Parents are often seen investing a lot of time and effort into the school admission process . After all, your child is going to spend the next 12 years of their lives in that environment. Choice of curriculum is a key factor in the decision of a school.
India is one of those countries that has a wide range of curriculum for K-12 education. Among the Indian curriculum boards, we have two unified curricula across the country- the ICSE and the CBSE. Every state also has an individual State board curriculum on offer. Apart from these, we also have two popular foreign boards- the Cambridge curriculum( IGCSE) and the International Baccalaureate program(IB).

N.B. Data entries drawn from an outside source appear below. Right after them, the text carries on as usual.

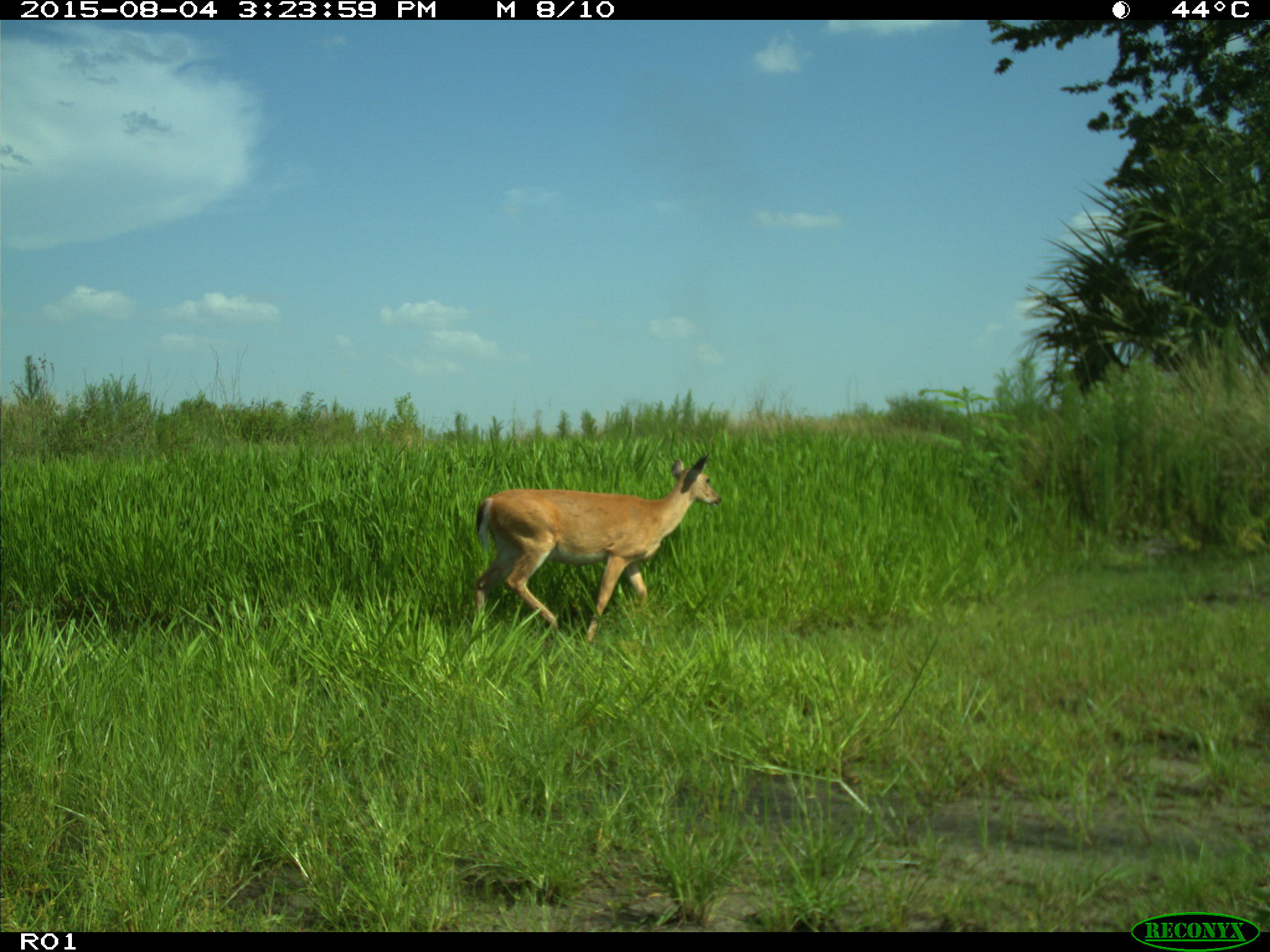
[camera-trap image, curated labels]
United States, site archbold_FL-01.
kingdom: Animalia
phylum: Chordata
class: Mammalia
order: Artiodactyla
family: Cervidae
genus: Odocoileus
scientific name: Odocoileus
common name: deer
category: unidentified deer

Despite the existence of several boards, India’s education system has been deeply tied to theory-based academic outcomes. With the advent of the New Education Policy in 2020, the education sector has been looking forward to implementing the long-awaited reforms proposed by the NEP.
For a detailed explanation of the pros and cons of each board, see here.
The NEP and IB Learning programme
The NEP has taken a cross-disciplinary approach, with a flexibility of choice as a primary impetus for developing independence of thought in children. The NEP promotes the development of 21st century skills like critical thinking, inquiry-based learning and multilingualism, adopting a holistic approach to development.
Interestingly, there are many reforms proposed in the NEP that match with the current format of the IB board. For example, one of the key reforms of the NEP was to bring the Early Years program into the mainstream curriculum for the very first time in India. Interestingly, the IB has a Primary Years Program(3 to 12-year-olds) that emphasizes experiential and inquiry-based learning. Language learning is also underscored as a means to drive basic reasoning abilities and intercultural understanding.
The NEP emphasizes skills like numeracy and literacy along with the development of social, emotional and cognitive abilities with a practical, application-based approach to learning. The IB learning curriculum is designed for depth of understanding of a subject rather than speed skills that require you to race against time to hit the maximum number of solved questions in an exam.
The IB pedagogy focuses on ‘learning to learn’ and ‘learning to think’ instead of rote-learning. Similar to the CBSE boards, there are no externally evaluated examinations until the class 10 exams or the ‘Middle Years program.’
The first IB school in India was established in 1976 with very few takers, but there has been a burgeoning of schools offering global curricula in the last 15 years.
For a comprehensive list of IB schools in India visit www.ibo.org.
While there has always been a lurking skepticism about the delivery of the IB learning curriculum, especially with respect to the cost and the ability to deliver, there has been a steady increase in the number of IB schools. Schools like Oakridge International school offer the complete range of IB learning benefits with trained faculty and a blended pedagogy approach. Oakridge International School is an international baccalaureate affiliated school headquartered in Hyderabad, India. They also provide the IBDP and CBSE syllabus.
The IB learning program offers the Approaches to Learning( ATLs) right from the Middle Years program( beginning 11-16 years) which is focused on getting students to learn how to learn and stimulate their thinking process. It is designed with the objective of helping students learn about themselves.
IB’s Diploma Programme (16 to 19-year-old)
The NEP’s drastic reform is to do away with having to study all subjects confined to a stream and offer flexibility to choose from different groups. The International Baccalaureate- IB offers the exact same thing across 6 different subject groups, promoting a multi-disciplinary approach to learning.
The NEP as a policy framework is great, but its success totally depends on its implementation by practitioners at the grassroots level. The IB learning framework could serve as a great guideline for the successful implementation of the NEP in India.